Stored entries ::
--- --- ---
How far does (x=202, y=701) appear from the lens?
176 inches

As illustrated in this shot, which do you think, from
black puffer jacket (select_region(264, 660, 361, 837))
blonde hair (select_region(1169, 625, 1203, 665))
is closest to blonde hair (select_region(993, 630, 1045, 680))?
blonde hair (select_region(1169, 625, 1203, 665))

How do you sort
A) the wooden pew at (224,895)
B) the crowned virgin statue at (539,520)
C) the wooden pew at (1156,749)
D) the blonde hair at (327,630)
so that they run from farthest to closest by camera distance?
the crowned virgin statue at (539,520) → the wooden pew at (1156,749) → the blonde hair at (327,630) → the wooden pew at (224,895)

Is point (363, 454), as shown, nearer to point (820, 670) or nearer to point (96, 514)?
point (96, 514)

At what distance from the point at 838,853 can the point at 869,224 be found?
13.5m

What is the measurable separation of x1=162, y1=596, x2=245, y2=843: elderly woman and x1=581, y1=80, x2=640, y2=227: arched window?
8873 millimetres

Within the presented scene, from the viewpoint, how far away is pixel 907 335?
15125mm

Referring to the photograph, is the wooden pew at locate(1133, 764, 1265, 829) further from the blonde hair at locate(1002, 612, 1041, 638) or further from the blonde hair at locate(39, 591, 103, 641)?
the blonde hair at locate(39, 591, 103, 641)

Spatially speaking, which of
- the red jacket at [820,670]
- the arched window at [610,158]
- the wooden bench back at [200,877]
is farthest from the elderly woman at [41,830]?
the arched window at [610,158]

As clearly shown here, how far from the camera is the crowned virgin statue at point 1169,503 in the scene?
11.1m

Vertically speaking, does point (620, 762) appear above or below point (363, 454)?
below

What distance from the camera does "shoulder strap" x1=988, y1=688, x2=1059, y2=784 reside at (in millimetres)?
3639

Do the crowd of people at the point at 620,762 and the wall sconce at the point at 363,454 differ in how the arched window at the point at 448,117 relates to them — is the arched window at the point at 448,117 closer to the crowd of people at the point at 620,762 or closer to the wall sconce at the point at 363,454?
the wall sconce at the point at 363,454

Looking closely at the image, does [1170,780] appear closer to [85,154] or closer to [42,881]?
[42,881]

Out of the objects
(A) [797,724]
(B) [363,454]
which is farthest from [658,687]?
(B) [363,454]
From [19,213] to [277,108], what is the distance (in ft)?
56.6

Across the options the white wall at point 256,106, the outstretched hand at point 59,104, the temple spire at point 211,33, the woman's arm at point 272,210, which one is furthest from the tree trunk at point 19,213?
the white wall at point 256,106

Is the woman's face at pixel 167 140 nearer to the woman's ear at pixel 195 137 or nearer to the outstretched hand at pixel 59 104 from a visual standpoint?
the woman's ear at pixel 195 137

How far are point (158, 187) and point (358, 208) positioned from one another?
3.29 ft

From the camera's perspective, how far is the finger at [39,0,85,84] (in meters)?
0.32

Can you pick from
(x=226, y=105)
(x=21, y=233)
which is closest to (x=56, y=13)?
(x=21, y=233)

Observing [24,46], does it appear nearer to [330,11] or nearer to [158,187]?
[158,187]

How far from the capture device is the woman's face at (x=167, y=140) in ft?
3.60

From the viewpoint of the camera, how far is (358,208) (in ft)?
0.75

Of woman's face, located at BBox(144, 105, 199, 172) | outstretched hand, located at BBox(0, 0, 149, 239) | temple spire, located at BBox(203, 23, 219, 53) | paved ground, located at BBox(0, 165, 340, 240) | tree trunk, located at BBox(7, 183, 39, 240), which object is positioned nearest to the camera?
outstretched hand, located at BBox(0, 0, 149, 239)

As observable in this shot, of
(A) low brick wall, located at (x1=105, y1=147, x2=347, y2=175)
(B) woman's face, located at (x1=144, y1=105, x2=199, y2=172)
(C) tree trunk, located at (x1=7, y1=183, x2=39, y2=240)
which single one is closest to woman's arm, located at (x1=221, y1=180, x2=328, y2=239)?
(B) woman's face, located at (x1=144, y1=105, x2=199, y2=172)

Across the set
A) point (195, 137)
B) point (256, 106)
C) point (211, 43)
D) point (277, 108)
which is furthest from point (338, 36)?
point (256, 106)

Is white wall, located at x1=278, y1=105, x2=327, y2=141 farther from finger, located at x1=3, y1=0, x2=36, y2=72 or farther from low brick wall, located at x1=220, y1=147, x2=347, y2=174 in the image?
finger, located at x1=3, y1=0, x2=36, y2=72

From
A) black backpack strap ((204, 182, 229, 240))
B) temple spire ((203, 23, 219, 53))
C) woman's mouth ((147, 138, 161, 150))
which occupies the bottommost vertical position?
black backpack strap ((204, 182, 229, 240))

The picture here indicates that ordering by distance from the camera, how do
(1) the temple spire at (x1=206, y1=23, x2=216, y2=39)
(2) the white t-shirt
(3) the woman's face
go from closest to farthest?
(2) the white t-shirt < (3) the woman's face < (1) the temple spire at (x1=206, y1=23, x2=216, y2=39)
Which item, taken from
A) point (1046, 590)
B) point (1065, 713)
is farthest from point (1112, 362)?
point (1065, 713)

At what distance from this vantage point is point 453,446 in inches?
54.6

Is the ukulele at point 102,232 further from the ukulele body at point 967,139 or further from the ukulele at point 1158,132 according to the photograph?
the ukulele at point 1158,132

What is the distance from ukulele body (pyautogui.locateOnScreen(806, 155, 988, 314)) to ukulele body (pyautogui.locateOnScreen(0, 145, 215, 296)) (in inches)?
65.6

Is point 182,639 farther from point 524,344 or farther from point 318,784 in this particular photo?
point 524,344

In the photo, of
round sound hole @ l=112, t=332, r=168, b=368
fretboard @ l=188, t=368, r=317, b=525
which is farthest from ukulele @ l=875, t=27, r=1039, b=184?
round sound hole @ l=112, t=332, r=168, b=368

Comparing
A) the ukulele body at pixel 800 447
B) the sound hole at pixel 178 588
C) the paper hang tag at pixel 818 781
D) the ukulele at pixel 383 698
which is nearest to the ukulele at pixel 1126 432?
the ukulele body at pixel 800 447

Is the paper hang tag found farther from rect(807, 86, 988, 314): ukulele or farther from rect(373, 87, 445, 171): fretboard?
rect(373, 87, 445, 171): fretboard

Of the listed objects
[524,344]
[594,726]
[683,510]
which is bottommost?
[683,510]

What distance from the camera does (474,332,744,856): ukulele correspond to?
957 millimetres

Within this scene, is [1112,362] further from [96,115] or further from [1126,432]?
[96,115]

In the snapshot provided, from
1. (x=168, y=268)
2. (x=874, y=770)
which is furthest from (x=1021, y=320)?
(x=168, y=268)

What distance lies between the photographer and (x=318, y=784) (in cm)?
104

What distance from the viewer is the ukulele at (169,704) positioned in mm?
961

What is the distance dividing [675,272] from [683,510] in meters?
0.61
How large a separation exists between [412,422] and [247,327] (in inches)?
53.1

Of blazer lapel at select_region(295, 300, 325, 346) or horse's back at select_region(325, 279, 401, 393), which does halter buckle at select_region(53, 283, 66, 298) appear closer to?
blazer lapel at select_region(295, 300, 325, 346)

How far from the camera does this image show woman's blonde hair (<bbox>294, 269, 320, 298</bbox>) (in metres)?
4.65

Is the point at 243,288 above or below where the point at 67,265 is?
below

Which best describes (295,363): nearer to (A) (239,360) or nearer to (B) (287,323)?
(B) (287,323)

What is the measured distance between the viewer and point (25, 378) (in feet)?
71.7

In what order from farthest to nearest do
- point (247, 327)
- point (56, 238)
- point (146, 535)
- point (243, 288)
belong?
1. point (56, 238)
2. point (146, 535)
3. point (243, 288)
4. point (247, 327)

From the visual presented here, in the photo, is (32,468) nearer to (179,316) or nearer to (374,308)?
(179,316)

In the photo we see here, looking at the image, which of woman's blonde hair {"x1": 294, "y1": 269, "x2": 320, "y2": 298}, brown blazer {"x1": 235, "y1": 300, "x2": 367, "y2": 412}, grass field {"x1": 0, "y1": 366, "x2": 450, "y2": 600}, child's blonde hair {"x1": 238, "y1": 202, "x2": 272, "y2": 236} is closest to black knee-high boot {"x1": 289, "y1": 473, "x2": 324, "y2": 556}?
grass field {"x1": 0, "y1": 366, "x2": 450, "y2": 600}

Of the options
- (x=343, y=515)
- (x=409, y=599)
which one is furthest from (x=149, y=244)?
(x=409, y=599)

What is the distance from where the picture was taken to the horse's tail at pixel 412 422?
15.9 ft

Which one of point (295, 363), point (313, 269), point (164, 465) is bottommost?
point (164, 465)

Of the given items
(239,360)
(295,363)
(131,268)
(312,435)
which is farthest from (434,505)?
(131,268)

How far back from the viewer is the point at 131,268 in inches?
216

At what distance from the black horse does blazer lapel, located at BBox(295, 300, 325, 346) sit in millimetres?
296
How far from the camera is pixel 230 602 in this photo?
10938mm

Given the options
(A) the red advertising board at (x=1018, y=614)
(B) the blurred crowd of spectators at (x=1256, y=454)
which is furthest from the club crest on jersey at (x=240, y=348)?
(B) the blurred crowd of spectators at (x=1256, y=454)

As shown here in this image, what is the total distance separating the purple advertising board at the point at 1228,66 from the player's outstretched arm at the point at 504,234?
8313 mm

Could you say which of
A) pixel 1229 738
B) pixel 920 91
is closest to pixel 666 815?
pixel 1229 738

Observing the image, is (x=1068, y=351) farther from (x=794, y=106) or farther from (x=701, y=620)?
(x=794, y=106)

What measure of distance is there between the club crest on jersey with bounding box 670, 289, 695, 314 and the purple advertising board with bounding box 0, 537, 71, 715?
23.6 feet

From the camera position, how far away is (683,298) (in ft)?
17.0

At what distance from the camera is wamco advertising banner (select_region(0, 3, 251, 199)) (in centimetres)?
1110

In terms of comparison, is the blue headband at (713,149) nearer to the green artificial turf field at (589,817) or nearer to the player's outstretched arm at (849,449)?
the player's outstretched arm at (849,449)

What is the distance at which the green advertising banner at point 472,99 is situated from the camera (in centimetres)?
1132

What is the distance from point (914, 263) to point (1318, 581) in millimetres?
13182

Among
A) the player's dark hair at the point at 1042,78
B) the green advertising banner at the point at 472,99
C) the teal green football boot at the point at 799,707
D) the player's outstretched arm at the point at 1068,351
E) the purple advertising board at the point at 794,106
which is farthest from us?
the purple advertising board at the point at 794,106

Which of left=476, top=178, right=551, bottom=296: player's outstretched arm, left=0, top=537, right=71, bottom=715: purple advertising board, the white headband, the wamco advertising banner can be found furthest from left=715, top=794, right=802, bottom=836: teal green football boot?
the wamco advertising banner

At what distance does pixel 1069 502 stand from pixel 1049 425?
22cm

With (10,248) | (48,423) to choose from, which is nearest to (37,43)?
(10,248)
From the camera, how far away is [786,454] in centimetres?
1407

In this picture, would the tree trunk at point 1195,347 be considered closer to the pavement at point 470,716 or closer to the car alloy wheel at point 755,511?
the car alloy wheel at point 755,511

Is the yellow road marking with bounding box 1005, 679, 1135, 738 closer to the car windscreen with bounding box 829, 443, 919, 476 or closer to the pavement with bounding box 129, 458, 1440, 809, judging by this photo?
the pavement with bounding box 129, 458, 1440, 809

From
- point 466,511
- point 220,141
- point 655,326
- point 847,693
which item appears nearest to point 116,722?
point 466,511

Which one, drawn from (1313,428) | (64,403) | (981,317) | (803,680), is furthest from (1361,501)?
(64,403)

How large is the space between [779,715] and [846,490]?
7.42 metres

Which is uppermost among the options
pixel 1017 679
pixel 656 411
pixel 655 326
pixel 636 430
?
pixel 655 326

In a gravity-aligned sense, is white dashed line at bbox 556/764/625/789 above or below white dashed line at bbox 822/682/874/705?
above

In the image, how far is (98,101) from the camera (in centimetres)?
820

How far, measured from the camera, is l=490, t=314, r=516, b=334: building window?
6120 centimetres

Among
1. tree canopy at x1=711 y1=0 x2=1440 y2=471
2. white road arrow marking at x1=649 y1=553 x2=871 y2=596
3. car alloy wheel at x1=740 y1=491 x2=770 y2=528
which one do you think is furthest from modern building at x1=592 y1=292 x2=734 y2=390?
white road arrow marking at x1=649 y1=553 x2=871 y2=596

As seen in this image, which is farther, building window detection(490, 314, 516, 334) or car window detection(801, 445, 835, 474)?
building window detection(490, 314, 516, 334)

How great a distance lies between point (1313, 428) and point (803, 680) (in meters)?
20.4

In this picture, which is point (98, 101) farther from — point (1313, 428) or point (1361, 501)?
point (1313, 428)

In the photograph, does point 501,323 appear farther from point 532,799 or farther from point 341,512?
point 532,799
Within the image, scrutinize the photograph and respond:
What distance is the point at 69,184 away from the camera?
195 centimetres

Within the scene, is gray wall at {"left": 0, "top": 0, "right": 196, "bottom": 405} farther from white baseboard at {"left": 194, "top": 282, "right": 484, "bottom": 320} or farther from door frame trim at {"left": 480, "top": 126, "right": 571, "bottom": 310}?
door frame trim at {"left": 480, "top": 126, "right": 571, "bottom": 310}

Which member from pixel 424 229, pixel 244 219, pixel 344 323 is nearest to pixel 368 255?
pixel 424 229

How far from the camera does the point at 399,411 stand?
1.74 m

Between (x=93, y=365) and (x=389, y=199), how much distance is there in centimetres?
--- --- ---
Task prompt :: Only the lines from the one containing "As seen in this" to the end of the data should be printed, exactly as they stand.

Exercise output ::
As seen in this image, which is farther, building window detection(490, 314, 516, 334) or car window detection(801, 445, 835, 474)?
building window detection(490, 314, 516, 334)

How great a distance lies between point (1313, 428) and point (803, 680) (in meters)?
20.4

In this picture, which is point (98, 101) farther from — point (1313, 428) or point (1361, 501)?
point (1313, 428)

In the photograph, does point 501,323 appear farther from point 532,799 or farther from point 341,512?
point 532,799
Within the image, scrutinize the photograph and respond:
What distance is the point at 69,184 away from the camera?
195 centimetres

Within the scene, is gray wall at {"left": 0, "top": 0, "right": 196, "bottom": 405} farther from white baseboard at {"left": 194, "top": 282, "right": 484, "bottom": 320} or farther from door frame trim at {"left": 480, "top": 126, "right": 571, "bottom": 310}?
door frame trim at {"left": 480, "top": 126, "right": 571, "bottom": 310}

Which member from pixel 424 229, pixel 244 219, pixel 344 323 is nearest to pixel 368 255?
pixel 424 229

How far from the camera does the point at 399,411 stand?
1.74 m

Between (x=93, y=365) and (x=389, y=199), how much distance is there in centimetres?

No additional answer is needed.